An interactive program to train a Random Forest Classifier to predict Tesla daily prices using technical indicators and sentiment scores of Twitter posts, backtesting the trading strategy and producing performance metrics.

The project leverages techniques, paradigms and data structures such as:

  • Functional and Object-Oriented Programming
  • Machine Learning
  • Sentiment Analysis
  • Concurrency and Parallel Processing
  • Direct Acyclic Graph (D.A.G.)
  • Data Pipeline
  • Idempotence

Scope

The intention behind this project was to implement the end-to-end workflow of the backtesting of an Algorithmic Trading strategy in a program with a sleek interface, and with a level of automation such that the user is able to tailor the details of the strategy and the output of the program by entering a minimal amount of data, partly even in an interactive way. This should make the program reusable, meaning that it's easy to carry out the backtesting of the trading strategy on a different asset. Furthermore, the modularity of the software design should facilitate changes to adapt the program to different requirements (i.e. different data or ML models).

Strategy Backtesting Results

The Random Forest classifier model was trained and optimised with the scikit-learn GridSearchCV module. After computing the trading signals predictions and backtesting the strategy, the following performances were recorded:

Performance Indicators Summary
Return Buy and Hold (%) 273.94
Return Buy and Hold Ann. (%) 91.5
Return Trading Strategy (%) 1555.54
Return Trading Strategy Ann. (%) 298.53
Sharpe Ratio 0.85
Hit Ratio (%) 93.0
Average Trades Profit (%) 3.99
Average Trades Loss (%) -1.15
Max Drawdown (%) -7.69
Days Max Drawdown Recovery 2

drawdown

returns

Running the Program

This is straightforward. There are very few variables and methods to initialise and call in order to run the whole program.
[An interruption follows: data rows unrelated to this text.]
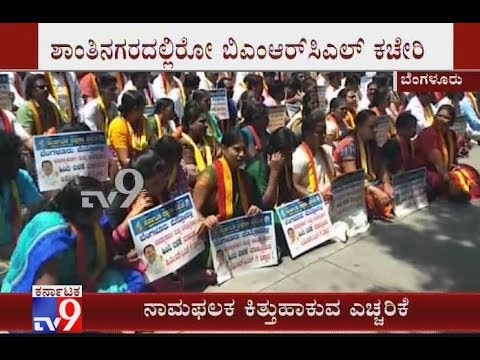 Pro-Kannada Organisations Protest Against against BMRCL Authorities Opposing ''Hindi Boards''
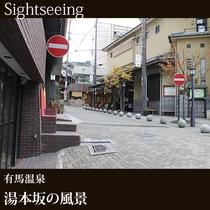 ▲[有馬温泉]湯本坂の風景(1)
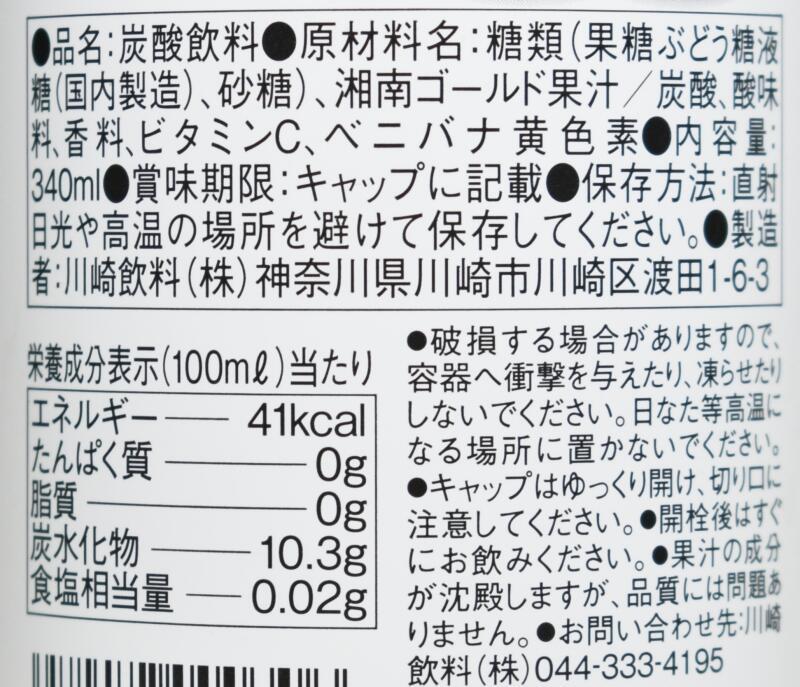 湘南ゴールドサイダー,原材料名,栄養成分表示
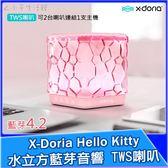 X-Doria Kitty 水立方藍芽音響 TWS喇叭 環繞立體聲喇叭 藍芽4.2 藍牙喇叭 LED燈喇叭 有麥克風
Let me illustrate it in the steps below:

  1. Provide the variables in download_params, a dictionary containing all the strategy and data downloading details.
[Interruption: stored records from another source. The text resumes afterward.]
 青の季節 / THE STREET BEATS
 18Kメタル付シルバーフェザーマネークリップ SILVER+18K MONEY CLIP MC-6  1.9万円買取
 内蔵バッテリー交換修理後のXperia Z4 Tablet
    download_params = {'ticker' : 'TSLA',
                       'since' : '2010-06-29', 
                       'until' : '2021-06-02',
                       'twitter_scrape_by_account' : {'elonmusk': {'search_keyword' : '',
                                                                   'by_hashtag' : False},
                                                      'tesla': {'search_keyword' : '',
                                                                'by_hashtag' : False},
                                                      'WSJ' : {'search_keyword' : 'Tesla',
                                                               'by_hashtag' : False},
                                                      'Reuters' : {'search_keyword' : 'Tesla',
                                                                   'by_hashtag' : False},
                                                      'business': {'search_keyword' : 'Tesla',
                                                                   'by_hashtag' : False},
                                                      'CNBC': {'search_keyword' : 'Tesla',
                                                               'by_hashtag' : False},
                                                      'FinancialTimes' : {'search_keyword' : 'Tesla',
                                                                          'by_hashtag' : True}},
                       'twitter_scrape_by_most_popular' : {'all_twitter_1': {'search_keyword' : 'Tesla',
                                                                           'max_tweets_per_day' : 30,
                                                                           'by_hashtag' : True}},
                       'language' : 'en'                                      
                       }
  2. Initialise an instance of the Pipeline class:

    TSLA_data_pipeline = Pipeline()
  3. Call the run method on the Pipeline instance:

    TSLA_pipeline_outputs = TSLA_data_pipeline.run()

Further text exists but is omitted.